OBJECTIVE — Turn the lines below into a numbered list, skipping any blank lines and leaving the pictures out.

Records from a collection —

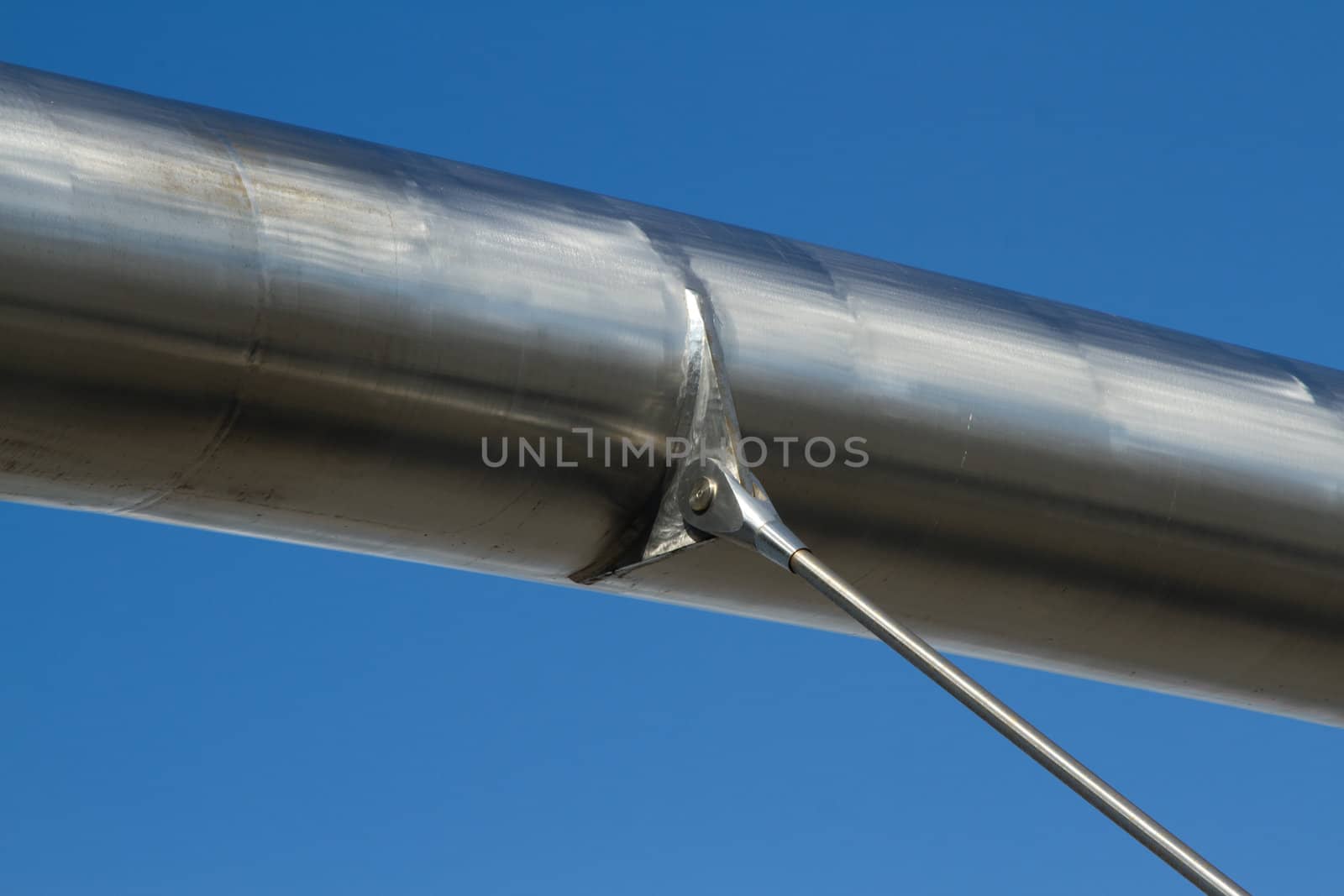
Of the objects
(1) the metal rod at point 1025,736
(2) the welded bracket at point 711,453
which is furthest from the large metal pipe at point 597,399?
(1) the metal rod at point 1025,736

SOLUTION TO THIS PROBLEM —
1. Of the objects
2. (1) the metal rod at point 1025,736
3. (2) the welded bracket at point 711,453
4. which is furthest from the large metal pipe at point 597,399?
5. (1) the metal rod at point 1025,736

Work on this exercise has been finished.